> _WORK ORDER_: Please tally the lines below that contain the string "shadow" and reply with that figure only.

[Excerpts from a dataset]

# # # #

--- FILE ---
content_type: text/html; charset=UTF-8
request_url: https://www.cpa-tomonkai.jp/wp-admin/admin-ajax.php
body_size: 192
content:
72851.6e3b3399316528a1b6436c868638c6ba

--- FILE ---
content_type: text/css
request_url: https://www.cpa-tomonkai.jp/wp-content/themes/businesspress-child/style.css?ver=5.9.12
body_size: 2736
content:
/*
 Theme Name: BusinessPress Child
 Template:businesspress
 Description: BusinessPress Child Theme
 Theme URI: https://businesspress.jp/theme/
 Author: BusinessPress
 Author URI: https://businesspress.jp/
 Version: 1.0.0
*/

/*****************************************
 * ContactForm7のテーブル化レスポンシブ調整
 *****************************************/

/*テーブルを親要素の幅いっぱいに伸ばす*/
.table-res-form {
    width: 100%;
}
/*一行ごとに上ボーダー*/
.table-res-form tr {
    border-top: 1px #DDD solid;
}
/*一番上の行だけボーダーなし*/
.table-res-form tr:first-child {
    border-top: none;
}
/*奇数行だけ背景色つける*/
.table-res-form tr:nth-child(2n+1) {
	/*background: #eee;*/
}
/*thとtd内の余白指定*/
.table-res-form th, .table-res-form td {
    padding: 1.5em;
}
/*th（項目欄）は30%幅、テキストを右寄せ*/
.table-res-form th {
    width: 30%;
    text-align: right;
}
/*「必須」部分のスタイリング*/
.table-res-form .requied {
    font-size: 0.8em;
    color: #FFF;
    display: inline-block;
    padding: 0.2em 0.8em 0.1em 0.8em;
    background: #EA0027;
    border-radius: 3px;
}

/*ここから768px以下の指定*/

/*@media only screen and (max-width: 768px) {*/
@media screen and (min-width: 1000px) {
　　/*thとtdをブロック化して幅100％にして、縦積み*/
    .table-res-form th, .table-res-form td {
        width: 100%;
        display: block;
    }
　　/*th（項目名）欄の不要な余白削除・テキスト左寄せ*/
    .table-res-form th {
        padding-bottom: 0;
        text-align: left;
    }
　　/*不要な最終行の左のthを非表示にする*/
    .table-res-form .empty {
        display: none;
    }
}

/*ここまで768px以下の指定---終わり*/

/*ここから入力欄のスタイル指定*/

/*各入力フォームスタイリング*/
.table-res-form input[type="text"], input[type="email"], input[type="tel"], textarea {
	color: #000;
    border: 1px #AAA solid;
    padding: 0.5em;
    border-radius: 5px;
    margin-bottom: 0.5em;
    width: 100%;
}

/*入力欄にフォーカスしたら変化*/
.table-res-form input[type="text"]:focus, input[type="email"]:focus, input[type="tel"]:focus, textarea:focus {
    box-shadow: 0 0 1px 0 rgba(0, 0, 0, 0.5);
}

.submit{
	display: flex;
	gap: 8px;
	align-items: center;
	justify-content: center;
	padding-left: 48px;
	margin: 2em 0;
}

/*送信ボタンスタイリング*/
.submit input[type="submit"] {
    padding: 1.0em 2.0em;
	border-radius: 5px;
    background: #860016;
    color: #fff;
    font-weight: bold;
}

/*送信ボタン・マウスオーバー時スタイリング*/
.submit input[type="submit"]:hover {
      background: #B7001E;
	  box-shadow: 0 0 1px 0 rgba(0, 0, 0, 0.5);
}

# # # #

> _RESULT OF THE EXERCISE_: 2